Je termine aujourd’hui la lecture d’un livre à mes yeux exceptionnel : Loin de Chandigarh de l’écrivain indien Tarun J Tejpal. Il y aurait tellement de choses à dire sur ce beau roman que je ne sais par quel bout commencer.
C’est l’histoire très mouvementée d’un jeune couple d’intellectuels passionnés d’amour et de sexe dans l’Inde des années 1990. « L’amour n’est pas le ciment le plus fort entre deux êtres. C’est le sexe ». Telle est la première phrase du roman qui donne le ton à cette épopée sentimentale et charnelle qui ne se termine pas aussi tristement que pourrait le faire supposer l’adage bien connu des latinistes : Animal triste post coïtum. Et si le titre français fait exotique, le titre anglais original, plus réaliste : The alchemy of desire, traduit davantage le contenu du livre.

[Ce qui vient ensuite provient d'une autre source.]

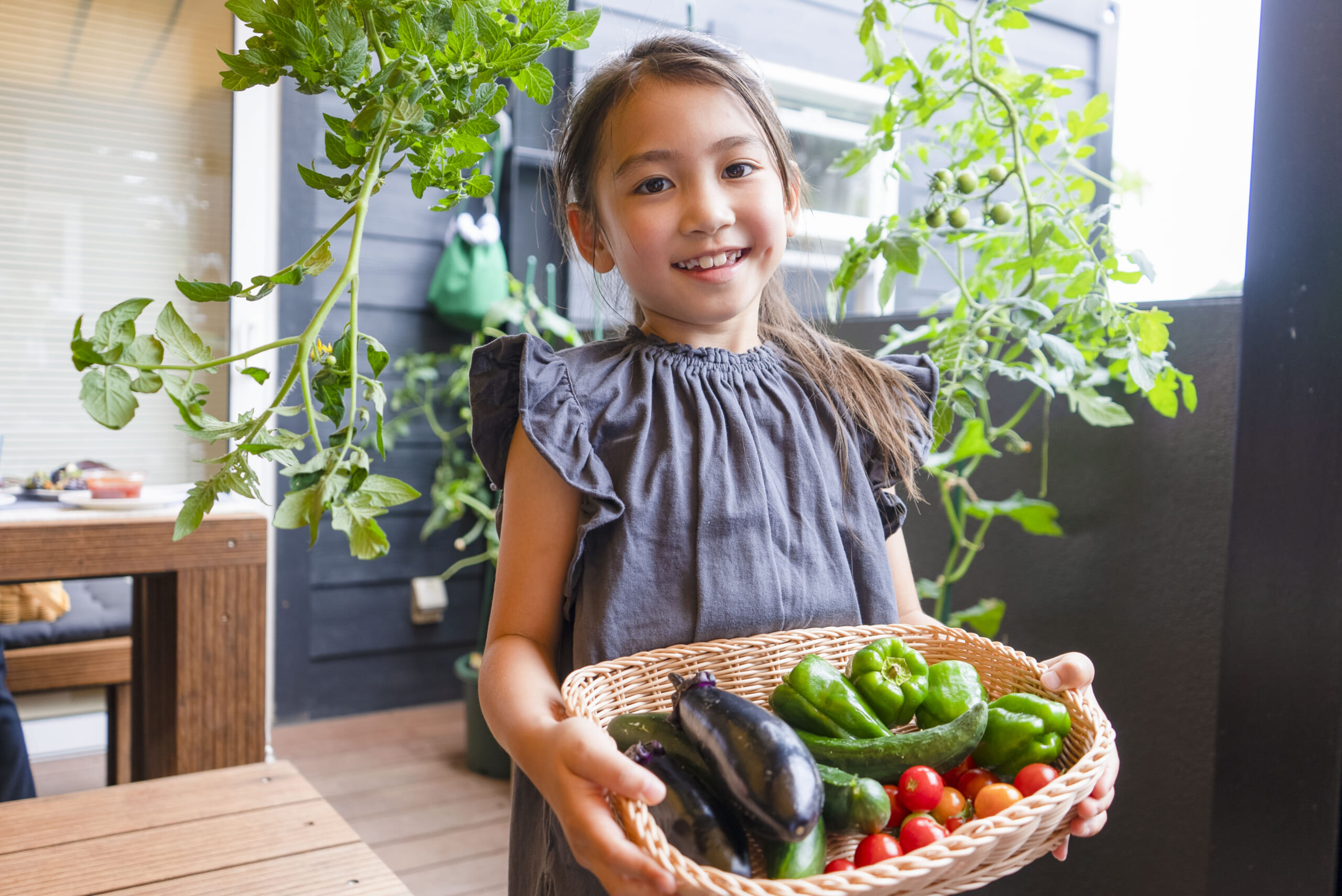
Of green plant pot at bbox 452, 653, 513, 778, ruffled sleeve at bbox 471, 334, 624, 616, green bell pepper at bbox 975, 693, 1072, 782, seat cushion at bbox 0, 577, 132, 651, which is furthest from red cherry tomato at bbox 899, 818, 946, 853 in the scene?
green plant pot at bbox 452, 653, 513, 778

Tous les ingrédients, en effet, de cette alchimie qui fait que deux êtres se complètent de façon si fusionnelle pour finir par s’éloigner progressivement l’un de l’autre sont exposés et analysés avec une finesse et un brio époustouflants. Sur fond d’histoire, de religion et de culture hindoues – dont il n’approuve pas, loin de là, toutes les facettes - , l’auteur nous transporte du New Delhi d’hier et d’aujourdhui au Chicago du début du siècle en passant par Londres et le Paris des années 20.
Tout en nous dévoilant la montée en puissance et le déclin de sa propre passion sentimentale et sensuelle, le narrateur reconstitue et met en scène la vie d’autres couples par le truchement des carnets intimes d’une américaine très libérée, venue s’installer en Inde en 1924, s’étant éprise d’un prince Hindou, pétri de philosophie occidentale et banni par sa famille…
C’est d’ailleurs la découverte de ces carnets dans une vieille maison à retaper achetée par le narrateur et sa jeune épouse qui marque un tournant dans leurs relations et finit momentanément par les perdre. Mais, à la longue, la solitude et le manque d’amour se faisant sentir, on comprend que la séparation n’est que provisoire et que peut-être le couple finira par se reconstituer. La dernière phrase du livre, prenant l’exact contre-pied de la première, nous laisse entrevoir en tout cas la possibilité de retrouvailles imminentes : « Le sexe n’est pas le ciment le plus fort entre deux êtres. C’est l’amour ».
L’auteur, né en 1963, est un journaliste d’investigation très engagé dans son pays contre la corruption des politiciens locaux et les scandales à répétition de la classe dirigeante. (La France, comme on le voit ne détient pas, quoi qu’on pense, le monopole de ce genre d’affaires ! ) Il est actuellement menacé de mort. Son amour de la nature et sa connaissance de la végétation tropicale, des arbres en particulier, n’ont d’égal que l’humour et l’ironie avec lesquels il fustige certains travers de la société indienne. Le portrait du vieux nawab et ses aphorismes qui servent de principes d’éducation au peuple valent leur pesant de roupis. J’ai beaucoup apprécié et pris de nombreuses notes.
LdP N°30760. Traduit de l’anglais par Annick le Goyat.